Deutschland ist ein wichtiges Transitland. Von hier werden die östlichen NATO-Partner mit Kräften und Nachschub verstärkt, NATO-Übungsvorhaben in Europa unterstützt und die seitens der NATO-Partner bereitgestellten Kontingente auf dem Transfer in internationale Einsätze zur Konfliktbewältigung und Friedenssicherung betreut. Es ist Dreh- und Angelpunkt. Deutschland unterstützt als Gastgebernation befreundete Streitkräfte mit Personal und Infrastruktur, Beratung und Organisation. Diese Aufgabe der Bundeswehr bezeichnet die NATO auf Englisch als Host Nation Support.

Militärische Fähigkeiten

Eine allgemein anerkannte Definition militärischer Fähigkeiten gibt es nicht. Die NATO fasst – vereinfacht gesagt – unter militärischen Fähigkeiten das militärische Potenzial eines Landes oder eines Bündnisses zur Konflikt- und Krisenbewältigung zusammen, also die Verteidigungsfähigkeit und die Verteidigungsbereitschaft der Streitkräfte. Die Bundeswehr definiert Fähigkeiten als das Vermögen, eine vorgegebene Aufgabe unter bestimmten Rahmenbedingungen zu erfüllen. Dies schließt Ressourcen aus Personal, Rüstung, Infrastruktur, Organisation und Betrieb ein. 

Militärische Fähigkeiten reichen daher von den persönlichen Kenntnissen und Kompetenzen einzelner Soldatinnen und Soldaten bis zur Kampffähigkeit und Einsatzbereitschaft ganzer militärischer Einheiten und Verbände. Waffensysteme und Rüstungsgüter zählen dazu, aber beispielsweise auch streitkräfteübergreifende Kommandostrukturen oder streitkräfteübergreifende, einheitliche Prozesse, die eine reibungslose multinationale Zusammenarbeit ermöglichen. 

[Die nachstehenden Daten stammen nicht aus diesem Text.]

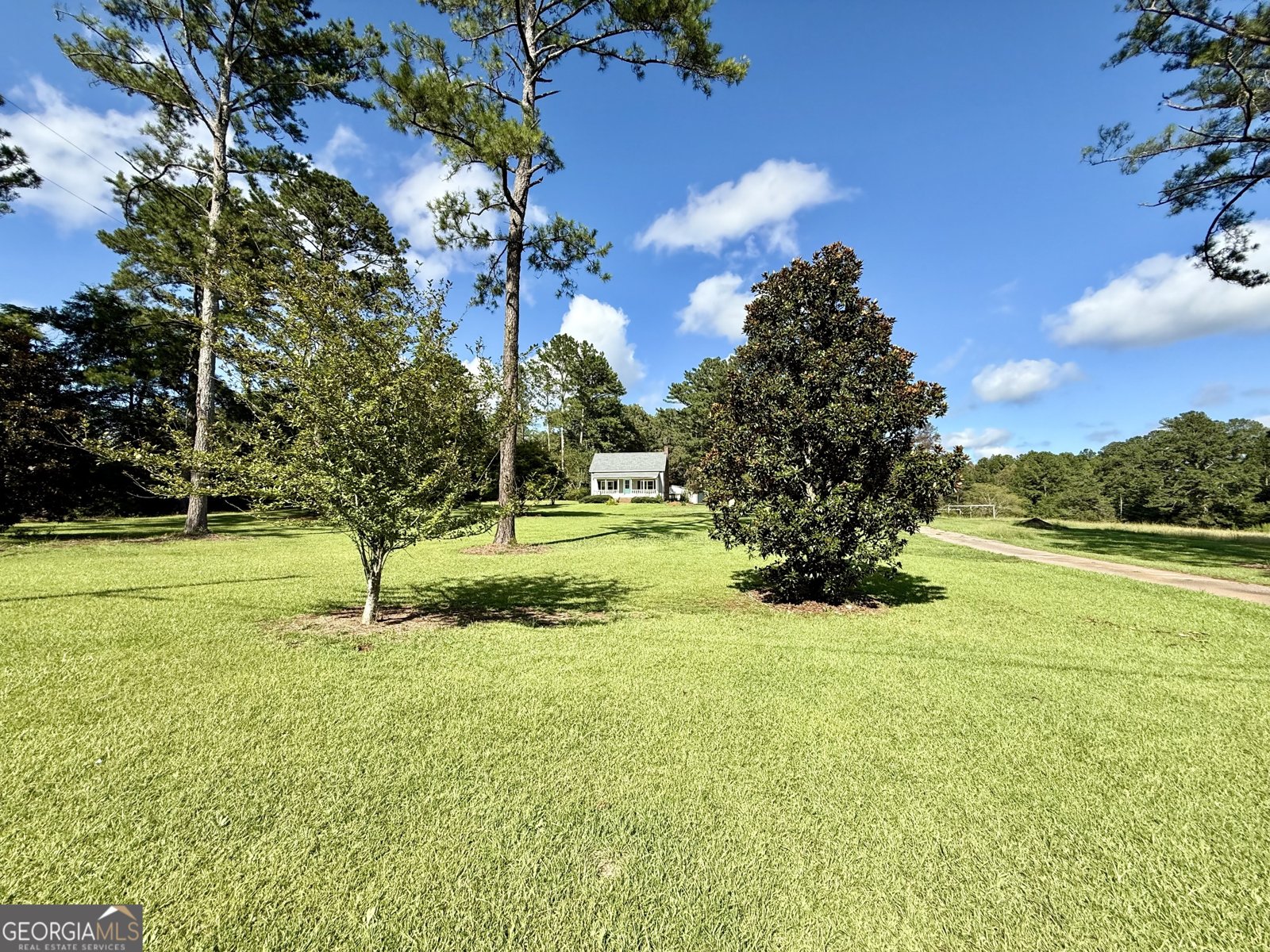 4170 Hollonville Road Williamson - 70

Der gemeinsamen Planung und Entwicklung militärischer Fähigkeiten auf europäischer Ebene dient die 2018 von den EU-Mitgliedsstaaten ins Leben gerufene Ständige Strukturierte Zusammenarbeit (Permanent Structured Cooperation, PESCO), beispielsweise in der Entwicklung und Beschaffung von Rüstungsgütern. Zwischen den europäischen NATO-Mitgliedern wurde zudem bereits 2013 das Rahmennationenkonzept initiiert. Auch hier steht die gemeinsame Fähigkeitsentwicklung und bessere Kooperation im Fokus, um die Verteidigungsfähigkeit zu erhöhen sowie die reibungslose Zusammenarbeit der unterschiedlichen nationalen Streitkräfte zu fördern.